---- Data records

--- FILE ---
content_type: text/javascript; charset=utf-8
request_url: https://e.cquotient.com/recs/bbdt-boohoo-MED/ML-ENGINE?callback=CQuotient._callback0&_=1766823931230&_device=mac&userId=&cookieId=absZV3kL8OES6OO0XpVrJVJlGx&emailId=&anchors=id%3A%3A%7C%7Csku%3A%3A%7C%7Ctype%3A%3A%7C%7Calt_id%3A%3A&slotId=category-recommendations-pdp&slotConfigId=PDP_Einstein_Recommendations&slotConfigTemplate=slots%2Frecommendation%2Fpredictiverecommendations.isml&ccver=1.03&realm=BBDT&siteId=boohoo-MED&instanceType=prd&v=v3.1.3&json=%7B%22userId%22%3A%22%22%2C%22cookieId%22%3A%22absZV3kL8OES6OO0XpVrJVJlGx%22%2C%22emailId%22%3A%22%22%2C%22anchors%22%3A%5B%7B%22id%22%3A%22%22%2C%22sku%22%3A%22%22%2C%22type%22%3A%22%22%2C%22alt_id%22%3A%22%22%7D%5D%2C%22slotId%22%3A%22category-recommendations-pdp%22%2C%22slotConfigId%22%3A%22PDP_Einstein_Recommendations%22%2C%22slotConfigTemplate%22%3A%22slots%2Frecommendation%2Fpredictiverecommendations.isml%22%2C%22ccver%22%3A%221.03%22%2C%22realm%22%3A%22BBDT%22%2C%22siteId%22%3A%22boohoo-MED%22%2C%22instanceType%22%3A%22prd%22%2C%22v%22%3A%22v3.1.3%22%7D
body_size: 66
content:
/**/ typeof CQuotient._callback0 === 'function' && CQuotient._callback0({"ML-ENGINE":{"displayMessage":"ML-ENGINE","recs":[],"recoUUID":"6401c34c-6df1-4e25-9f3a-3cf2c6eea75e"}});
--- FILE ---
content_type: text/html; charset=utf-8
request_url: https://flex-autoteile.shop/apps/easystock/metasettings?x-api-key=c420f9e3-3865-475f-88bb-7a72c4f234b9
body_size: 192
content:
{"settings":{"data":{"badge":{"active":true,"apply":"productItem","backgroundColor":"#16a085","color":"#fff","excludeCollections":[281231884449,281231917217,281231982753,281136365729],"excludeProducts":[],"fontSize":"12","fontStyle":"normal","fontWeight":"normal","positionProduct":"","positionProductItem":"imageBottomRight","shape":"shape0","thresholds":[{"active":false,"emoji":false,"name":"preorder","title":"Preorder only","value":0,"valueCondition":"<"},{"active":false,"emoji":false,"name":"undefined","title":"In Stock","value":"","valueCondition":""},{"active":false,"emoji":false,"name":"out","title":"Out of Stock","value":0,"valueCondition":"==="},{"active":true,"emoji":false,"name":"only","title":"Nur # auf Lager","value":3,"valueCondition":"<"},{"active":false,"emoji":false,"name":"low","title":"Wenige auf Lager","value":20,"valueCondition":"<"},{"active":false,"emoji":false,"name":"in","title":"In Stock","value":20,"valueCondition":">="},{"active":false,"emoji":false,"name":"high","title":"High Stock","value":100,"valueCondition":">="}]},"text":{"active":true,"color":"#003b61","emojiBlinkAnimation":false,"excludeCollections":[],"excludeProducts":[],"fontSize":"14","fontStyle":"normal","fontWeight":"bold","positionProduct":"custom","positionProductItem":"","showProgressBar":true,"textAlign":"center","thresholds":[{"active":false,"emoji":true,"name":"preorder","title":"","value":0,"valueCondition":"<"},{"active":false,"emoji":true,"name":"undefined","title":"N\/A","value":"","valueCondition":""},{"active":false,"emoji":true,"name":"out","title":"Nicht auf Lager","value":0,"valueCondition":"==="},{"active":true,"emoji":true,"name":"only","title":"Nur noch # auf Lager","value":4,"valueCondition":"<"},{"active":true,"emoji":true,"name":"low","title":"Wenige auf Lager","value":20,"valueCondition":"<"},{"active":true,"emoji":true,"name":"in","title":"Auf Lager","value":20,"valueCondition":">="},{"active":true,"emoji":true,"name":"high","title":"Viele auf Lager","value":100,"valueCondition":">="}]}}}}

--------

What this task involves: The required output is all of the material, word for word.

Answer space:
--- FILE ---
content_type: text/javascript; charset=utf-8
request_url: https://e.cquotient.com/recs/bbdt-boohoo-MED/ML-ENGINE?callback=CQuotient._callback0&_=1766823931230&_device=mac&userId=&cookieId=absZV3kL8OES6OO0XpVrJVJlGx&emailId=&anchors=id%3A%3A%7C%7Csku%3A%3A%7C%7Ctype%3A%3A%7C%7Calt_id%3A%3A&slotId=category-recommendations-pdp&slotConfigId=PDP_Einstein_Recommendations&slotConfigTemplate=slots%2Frecommendation%2Fpredictiverecommendations.isml&ccver=1.03&realm=BBDT&siteId=boohoo-MED&instanceType=prd&v=v3.1.3&json=%7B%22userId%22%3A%22%22%2C%22cookieId%22%3A%22absZV3kL8OES6OO0XpVrJVJlGx%22%2C%22emailId%22%3A%22%22%2C%22anchors%22%3A%5B%7B%22id%22%3A%22%22%2C%22sku%22%3A%22%22%2C%22type%22%3A%22%22%2C%22alt_id%22%3A%22%22%7D%5D%2C%22slotId%22%3A%22category-recommendations-pdp%22%2C%22slotConfigId%22%3A%22PDP_Einstein_Recommendations%22%2C%22slotConfigTemplate%22%3A%22slots%2Frecommendation%2Fpredictiverecommendations.isml%22%2C%22ccver%22%3A%221.03%22%2C%22realm%22%3A%22BBDT%22%2C%22siteId%22%3A%22boohoo-MED%22%2C%22instanceType%22%3A%22prd%22%2C%22v%22%3A%22v3.1.3%22%7D
body_size: 66
content:
/**/ typeof CQuotient._callback0 === 'function' && CQuotient._callback0({"ML-ENGINE":{"displayMessage":"ML-ENGINE","recs":[],"recoUUID":"6401c34c-6df1-4e25-9f3a-3cf2c6eea75e"}});
--- FILE ---
content_type: text/html; charset=utf-8
request_url: https://flex-autoteile.shop/apps/easystock/metasettings?x-api-key=c420f9e3-3865-475f-88bb-7a72c4f234b9
body_size: 192
content:
{"settings":{"data":{"badge":{"active":true,"apply":"productItem","backgroundColor":"#16a085","color":"#fff","excludeCollections":[281231884449,281231917217,281231982753,281136365729],"excludeProducts":[],"fontSize":"12","fontStyle":"normal","fontWeight":"normal","positionProduct":"","positionProductItem":"imageBottomRight","shape":"shape0","thresholds":[{"active":false,"emoji":false,"name":"preorder","title":"Preorder only","value":0,"valueCondition":"<"},{"active":false,"emoji":false,"name":"undefined","title":"In Stock","value":"","valueCondition":""},{"active":false,"emoji":false,"name":"out","title":"Out of Stock","value":0,"valueCondition":"==="},{"active":true,"emoji":false,"name":"only","title":"Nur # auf Lager","value":3,"valueCondition":"<"},{"active":false,"emoji":false,"name":"low","title":"Wenige auf Lager","value":20,"valueCondition":"<"},{"active":false,"emoji":false,"name":"in","title":"In Stock","value":20,"valueCondition":">="},{"active":false,"emoji":false,"name":"high","title":"High Stock","value":100,"valueCondition":">="}]},"text":{"active":true,"color":"#003b61","emojiBlinkAnimation":false,"excludeCollections":[],"excludeProducts":[],"fontSize":"14","fontStyle":"normal","fontWeight":"bold","positionProduct":"custom","positionProductItem":"","showProgressBar":true,"textAlign":"center","thresholds":[{"active":false,"emoji":true,"name":"preorder","title":"","value":0,"valueCondition":"<"},{"active":false,"emoji":true,"name":"undefined","title":"N\/A","value":"","valueCondition":""},{"active":false,"emoji":true,"name":"out","title":"Nicht auf Lager","value":0,"valueCondition":"==="},{"active":true,"emoji":true,"name":"only","title":"Nur noch # auf Lager","value":4,"valueCondition":"<"},{"active":true,"emoji":true,"name":"low","title":"Wenige auf Lager","value":20,"valueCondition":"<"},{"active":true,"emoji":true,"name":"in","title":"Auf Lager","value":20,"valueCondition":">="},{"active":true,"emoji":true,"name":"high","title":"Viele auf Lager","value":100,"valueCondition":">="}]}}}}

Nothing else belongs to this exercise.